Las desigualdades en términos de género afectan múltiples aspectos de nuestras vidas. Mientras algunas de ellas han sido señaladas con énfasis e insistencia, tanto desde la academia como desde los movimientos sociales, otras permanecen aún poco visibilizadas.
Siendo un ámbito ilícito, el mundo del delito escapa al control y la regulación del Estado. Sin embargo, sería inadecuado pensar que por ello es una esfera donde reina la anarquía o el libre albedrío. Por el contrario, también allí existen fuertes condicionantes que indican, con mayor o menor precisión, qué se puede hacer y qué no, y, en definitiva, cuál es el lugar para cada quien. Así, al igual que el mundo del trabajo legal, el mundo del delito está fuertemente estructurado por el sistema de género. También en el ambiente delictivo predominan los valores patriarcales y las mujeres son generalmente consideradas débiles, menos confiables, o directamente poco idóneas para las iniciativas ilícitas. Excepción de ello son, claro está, los delitos en los cuales se reafirman los estereotipos de género o los que son compatibles con los roles que tradicionalmente se les ha asignado a las mujeres en función de su sexo (básicamente, madres y esposas).
Este panorama desigual trae aparejadas diversas consecuencias. Por un lado, las mujeres cometen sustantivamente menos delitos que los hombres (constituyen, por ejemplo, apenas 8% de la población reclusa), y cuando delinquen, sus niveles de reincidencia son claramente inferiores a los de su contraparte masculina. Según el Primer Censo Nacional de Reclusos, mientras más de tres cuartas partes de las mujeres privadas de libertad eran primarias, más de la mitad de los hombres eran reincidentes.
Pero, más allá de los niveles diferenciales de delito, la criminalidad femenina se caracteriza por incursionar en modalidades que las distinguen de los hombres. Por un lado, los delitos violentos cometidos por mujeres (si bien viene aumentando su participación en las infracciones contra la propiedad) se encuentran estrechamente vinculados a la esfera doméstica y son, a menudo, respuestas desesperadas a largos procesos de victimización. Por otro lado, los delitos no violentos cometidos por mujeres a menudo apelan a los estereotipos de género (fragilidad, sensualidad, docilidad), que utilizan como recursos específicos para moverse dentro de un contexto claramente desventajoso. Estas modalidades están presentes en los delitos contra la propiedad cometidos sin el uso de la violencia, pero también, y sobre todo, en los ilícitos que las mujeres cometen en mayor medida: los vinculados al tráfico y la venta de estupefacientes. Así, la mayor parte de las mujeres recluidas lo está debido a delitos de drogas, a diferencia de los hombres, que son encarcelados principalmente por delitos contra la propiedad.

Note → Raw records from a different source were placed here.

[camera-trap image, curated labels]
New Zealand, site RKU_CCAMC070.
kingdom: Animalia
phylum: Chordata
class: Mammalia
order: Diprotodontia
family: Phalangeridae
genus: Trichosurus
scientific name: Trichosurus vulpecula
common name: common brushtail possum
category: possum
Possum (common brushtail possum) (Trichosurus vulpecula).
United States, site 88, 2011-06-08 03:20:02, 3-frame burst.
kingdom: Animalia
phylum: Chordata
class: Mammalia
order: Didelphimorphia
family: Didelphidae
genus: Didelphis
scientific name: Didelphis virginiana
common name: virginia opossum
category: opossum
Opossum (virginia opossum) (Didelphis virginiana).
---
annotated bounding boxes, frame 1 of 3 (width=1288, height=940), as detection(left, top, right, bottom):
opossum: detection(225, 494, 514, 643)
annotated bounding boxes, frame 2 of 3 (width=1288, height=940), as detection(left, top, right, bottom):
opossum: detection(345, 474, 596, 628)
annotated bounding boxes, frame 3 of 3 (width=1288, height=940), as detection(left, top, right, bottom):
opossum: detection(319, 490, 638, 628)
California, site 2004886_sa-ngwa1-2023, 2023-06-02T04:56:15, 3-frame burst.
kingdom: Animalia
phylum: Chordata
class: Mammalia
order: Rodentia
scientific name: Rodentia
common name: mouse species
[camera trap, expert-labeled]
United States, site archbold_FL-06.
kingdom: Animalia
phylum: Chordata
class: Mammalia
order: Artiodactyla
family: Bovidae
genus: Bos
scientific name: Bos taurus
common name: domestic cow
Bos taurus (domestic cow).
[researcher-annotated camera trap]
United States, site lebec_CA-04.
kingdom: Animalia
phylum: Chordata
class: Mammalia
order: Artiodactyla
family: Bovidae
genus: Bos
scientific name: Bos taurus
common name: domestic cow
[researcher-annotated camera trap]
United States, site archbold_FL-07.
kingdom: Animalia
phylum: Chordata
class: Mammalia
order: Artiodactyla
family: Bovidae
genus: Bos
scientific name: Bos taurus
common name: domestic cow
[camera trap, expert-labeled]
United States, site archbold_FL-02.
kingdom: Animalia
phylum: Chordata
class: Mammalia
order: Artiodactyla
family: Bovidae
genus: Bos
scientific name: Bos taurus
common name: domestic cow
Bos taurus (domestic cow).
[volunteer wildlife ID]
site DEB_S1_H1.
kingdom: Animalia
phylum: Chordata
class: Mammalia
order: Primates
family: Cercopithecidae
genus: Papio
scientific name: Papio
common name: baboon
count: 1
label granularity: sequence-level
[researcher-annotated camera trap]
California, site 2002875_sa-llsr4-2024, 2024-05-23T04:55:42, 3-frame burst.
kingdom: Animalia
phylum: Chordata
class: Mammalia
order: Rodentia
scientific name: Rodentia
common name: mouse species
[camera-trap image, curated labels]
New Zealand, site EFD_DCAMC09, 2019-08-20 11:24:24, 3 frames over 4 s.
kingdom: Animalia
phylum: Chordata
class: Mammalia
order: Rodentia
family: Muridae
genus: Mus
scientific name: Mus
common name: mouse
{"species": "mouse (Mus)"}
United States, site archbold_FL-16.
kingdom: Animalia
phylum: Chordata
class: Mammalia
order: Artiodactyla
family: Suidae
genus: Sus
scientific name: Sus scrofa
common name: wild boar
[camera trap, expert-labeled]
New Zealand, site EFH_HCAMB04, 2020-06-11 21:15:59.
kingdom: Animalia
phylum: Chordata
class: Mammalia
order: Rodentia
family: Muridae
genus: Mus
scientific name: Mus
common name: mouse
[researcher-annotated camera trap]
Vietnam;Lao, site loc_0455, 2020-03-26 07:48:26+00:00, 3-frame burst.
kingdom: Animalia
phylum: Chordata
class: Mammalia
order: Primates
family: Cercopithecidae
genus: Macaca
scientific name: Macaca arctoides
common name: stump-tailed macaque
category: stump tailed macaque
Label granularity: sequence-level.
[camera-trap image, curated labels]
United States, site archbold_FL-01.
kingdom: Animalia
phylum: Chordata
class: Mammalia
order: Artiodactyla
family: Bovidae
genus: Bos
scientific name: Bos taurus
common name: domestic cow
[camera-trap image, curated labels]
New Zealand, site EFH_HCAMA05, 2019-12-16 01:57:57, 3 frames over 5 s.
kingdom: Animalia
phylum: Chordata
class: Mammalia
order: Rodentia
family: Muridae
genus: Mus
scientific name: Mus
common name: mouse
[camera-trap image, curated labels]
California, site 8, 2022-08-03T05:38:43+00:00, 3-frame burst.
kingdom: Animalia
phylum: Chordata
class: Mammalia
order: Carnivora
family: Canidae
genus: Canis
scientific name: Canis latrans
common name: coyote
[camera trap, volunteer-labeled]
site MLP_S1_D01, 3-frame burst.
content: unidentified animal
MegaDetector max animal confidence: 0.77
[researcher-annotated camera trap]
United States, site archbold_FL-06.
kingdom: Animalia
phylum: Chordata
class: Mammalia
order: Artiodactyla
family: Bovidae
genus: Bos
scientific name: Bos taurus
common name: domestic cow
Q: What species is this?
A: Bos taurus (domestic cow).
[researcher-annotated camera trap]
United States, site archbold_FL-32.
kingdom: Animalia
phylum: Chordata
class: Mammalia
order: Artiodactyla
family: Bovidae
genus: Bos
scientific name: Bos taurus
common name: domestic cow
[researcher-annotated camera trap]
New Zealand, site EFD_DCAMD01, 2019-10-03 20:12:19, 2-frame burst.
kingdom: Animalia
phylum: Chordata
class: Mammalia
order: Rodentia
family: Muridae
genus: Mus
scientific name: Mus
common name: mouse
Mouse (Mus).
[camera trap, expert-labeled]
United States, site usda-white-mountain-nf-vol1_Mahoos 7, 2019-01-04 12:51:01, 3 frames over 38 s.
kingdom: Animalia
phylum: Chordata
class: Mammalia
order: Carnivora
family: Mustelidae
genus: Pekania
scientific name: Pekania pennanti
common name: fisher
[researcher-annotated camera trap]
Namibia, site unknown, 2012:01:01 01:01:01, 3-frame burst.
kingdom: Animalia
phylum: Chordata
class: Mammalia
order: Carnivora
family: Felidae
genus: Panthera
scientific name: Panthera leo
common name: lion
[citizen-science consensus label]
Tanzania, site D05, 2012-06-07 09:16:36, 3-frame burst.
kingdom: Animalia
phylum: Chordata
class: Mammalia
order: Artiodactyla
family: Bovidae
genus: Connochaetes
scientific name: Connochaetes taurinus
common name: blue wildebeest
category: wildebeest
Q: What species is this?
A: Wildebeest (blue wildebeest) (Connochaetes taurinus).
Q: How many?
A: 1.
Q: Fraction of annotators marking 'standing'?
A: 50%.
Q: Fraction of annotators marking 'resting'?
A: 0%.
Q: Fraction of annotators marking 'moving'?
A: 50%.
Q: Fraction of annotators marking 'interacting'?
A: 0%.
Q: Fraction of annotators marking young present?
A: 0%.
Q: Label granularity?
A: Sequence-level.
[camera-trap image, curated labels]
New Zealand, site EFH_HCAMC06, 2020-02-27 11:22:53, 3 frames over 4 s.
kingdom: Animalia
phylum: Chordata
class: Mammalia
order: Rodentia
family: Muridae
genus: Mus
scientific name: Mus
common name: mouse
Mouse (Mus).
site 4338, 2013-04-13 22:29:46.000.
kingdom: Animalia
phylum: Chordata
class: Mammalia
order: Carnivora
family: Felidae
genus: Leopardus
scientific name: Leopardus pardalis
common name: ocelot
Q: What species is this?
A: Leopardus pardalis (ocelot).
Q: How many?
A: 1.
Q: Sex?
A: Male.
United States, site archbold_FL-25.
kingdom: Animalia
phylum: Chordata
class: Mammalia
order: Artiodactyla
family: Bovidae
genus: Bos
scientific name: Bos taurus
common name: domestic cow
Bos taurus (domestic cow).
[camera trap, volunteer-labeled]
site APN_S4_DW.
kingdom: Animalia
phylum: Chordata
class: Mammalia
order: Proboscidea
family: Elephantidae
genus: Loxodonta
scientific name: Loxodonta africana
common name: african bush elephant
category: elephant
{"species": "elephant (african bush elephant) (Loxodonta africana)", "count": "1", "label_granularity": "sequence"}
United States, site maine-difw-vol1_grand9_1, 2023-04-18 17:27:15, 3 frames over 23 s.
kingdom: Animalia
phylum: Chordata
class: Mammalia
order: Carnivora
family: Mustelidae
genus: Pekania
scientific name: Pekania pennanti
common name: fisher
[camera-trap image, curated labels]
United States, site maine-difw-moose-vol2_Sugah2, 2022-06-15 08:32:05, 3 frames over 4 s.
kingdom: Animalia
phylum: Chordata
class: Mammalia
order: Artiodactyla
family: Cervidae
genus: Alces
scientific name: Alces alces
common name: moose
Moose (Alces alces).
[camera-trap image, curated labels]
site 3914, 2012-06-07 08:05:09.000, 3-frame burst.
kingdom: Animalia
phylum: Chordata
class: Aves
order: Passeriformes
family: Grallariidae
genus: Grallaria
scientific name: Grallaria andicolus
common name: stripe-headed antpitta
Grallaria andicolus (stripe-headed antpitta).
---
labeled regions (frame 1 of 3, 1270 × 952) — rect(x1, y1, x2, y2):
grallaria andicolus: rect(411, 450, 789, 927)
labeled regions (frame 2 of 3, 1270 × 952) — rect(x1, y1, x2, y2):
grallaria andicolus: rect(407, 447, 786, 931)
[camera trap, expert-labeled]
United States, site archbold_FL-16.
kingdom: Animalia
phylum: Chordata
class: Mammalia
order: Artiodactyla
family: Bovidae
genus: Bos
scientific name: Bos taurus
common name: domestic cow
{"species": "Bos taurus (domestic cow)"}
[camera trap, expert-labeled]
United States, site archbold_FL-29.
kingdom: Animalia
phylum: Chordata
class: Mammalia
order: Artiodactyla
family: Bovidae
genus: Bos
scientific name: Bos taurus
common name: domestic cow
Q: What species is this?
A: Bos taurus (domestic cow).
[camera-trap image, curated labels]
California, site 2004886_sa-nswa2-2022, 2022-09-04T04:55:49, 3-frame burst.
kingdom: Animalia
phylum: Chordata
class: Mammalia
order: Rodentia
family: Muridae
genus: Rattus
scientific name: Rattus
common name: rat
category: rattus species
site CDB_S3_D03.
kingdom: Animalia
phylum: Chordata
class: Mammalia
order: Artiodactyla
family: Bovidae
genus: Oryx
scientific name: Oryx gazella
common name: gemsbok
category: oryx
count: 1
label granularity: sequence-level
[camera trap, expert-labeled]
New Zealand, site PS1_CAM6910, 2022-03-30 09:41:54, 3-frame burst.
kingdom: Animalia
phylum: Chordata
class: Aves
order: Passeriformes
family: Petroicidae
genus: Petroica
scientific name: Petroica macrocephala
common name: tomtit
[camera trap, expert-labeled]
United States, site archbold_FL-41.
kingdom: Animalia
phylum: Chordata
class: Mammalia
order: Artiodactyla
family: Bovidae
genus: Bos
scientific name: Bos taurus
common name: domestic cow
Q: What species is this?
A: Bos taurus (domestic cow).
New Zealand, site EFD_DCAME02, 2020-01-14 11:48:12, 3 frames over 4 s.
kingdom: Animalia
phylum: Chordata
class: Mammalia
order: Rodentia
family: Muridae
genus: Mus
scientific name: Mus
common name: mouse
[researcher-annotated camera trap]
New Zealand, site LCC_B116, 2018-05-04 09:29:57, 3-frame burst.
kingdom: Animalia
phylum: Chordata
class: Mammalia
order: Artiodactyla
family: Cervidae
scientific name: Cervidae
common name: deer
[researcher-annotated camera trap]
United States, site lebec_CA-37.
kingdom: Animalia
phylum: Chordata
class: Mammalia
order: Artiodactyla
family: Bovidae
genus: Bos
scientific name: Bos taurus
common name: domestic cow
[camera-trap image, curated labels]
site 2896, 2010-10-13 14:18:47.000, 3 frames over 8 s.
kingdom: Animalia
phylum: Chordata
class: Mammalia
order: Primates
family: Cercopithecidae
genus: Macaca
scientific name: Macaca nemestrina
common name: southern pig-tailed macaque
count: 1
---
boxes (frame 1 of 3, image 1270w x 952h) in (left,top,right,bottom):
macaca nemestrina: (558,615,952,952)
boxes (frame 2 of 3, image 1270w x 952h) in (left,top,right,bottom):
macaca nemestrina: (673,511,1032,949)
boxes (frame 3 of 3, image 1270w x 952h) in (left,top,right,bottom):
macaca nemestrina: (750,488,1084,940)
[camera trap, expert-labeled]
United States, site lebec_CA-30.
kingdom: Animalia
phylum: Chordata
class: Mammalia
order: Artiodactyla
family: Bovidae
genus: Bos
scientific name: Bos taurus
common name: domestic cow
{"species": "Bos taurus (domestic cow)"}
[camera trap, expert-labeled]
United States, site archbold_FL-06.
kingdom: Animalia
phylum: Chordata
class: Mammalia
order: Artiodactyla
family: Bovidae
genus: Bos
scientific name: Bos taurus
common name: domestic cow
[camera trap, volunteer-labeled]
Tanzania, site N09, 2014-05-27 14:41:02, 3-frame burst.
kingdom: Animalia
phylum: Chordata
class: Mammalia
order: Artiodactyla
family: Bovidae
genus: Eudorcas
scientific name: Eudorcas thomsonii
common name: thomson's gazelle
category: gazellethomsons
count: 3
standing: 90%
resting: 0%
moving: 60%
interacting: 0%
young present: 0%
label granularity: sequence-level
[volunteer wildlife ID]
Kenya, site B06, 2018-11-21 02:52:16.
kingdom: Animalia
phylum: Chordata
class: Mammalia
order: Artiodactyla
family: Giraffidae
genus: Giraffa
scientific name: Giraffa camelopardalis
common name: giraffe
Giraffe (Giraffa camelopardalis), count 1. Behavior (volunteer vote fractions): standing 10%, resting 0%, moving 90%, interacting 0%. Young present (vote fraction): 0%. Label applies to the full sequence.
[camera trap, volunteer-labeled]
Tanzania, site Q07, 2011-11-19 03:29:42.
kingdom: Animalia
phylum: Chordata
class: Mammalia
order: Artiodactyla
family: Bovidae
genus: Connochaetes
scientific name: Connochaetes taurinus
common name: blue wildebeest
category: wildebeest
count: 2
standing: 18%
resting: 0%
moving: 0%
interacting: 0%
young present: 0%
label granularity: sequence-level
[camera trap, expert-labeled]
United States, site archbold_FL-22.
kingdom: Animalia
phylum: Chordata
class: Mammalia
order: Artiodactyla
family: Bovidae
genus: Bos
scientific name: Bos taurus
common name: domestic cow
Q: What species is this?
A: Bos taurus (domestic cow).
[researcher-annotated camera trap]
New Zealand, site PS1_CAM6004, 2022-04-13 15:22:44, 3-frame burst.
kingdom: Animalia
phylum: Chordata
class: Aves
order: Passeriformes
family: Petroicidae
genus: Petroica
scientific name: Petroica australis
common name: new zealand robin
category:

Y es que las actividades de narcomenudeo y microtráfico permiten a las mujeres continuar desempeñando tareas domésticas y de cuidados, de las que son frecuentemente responsables, y generar ingresos extras. Pero esta incursión en el delito no debe ser entendida como producto de iniciativas de personas aisladas que actúan individualmente. Por el contrario, la participación de las mujeres en el comercio ilegal de estupefacientes forma parte de una cadena mucho más compleja, donde los puestos ocupados por ellas son generalmente los de menor jerarquía y mayor visibilidad.
Así, el accionar delictivo de las mujeres no responde necesariamente a ninguna de las dos representaciones simplificadoras que a menudo aparecen en el debate público. Por un lado, las provenientes de las visiones más conservadoras, que describen a la mujer que ha cometido delitos como un ser masculinizado, que rompe no sólo con la conformidad con la ley, sino también con los ideales de feminidad y los deberes propios de su género. Por otro, las de ciertas versiones del feminismo, que a menudo la conciben como simple víctima de la opresión patriarcal y cuyo accionar se entiende como mera reacción ante esta situación.
No se trata de victimizar a las mujeres que incurren en el delito. Pero sí resulta necesario comprender que los condicionantes que limitan sus oportunidades de desarrollo en el mundo de la legalidad también se reproducen e intensifican en el ambiente delictivo. Esta constatación cobra especial relevancia en un contexto como el actual, en el que los pedidos punitivos tienden a homogeneizar el trato hacia quienes se han involucrado en ciertos hechos delictivos, más allá de sus niveles de participación en la actividad. Y, sobre todo, tienden a olvidar que las consecuencias negativas del castigo y, en particular, del encierro, no quedan acotadas a quienes han infringido la ley, sino que impactan asimismo en las personas que dependen de ellas, básicamente, sus hijos e hijas.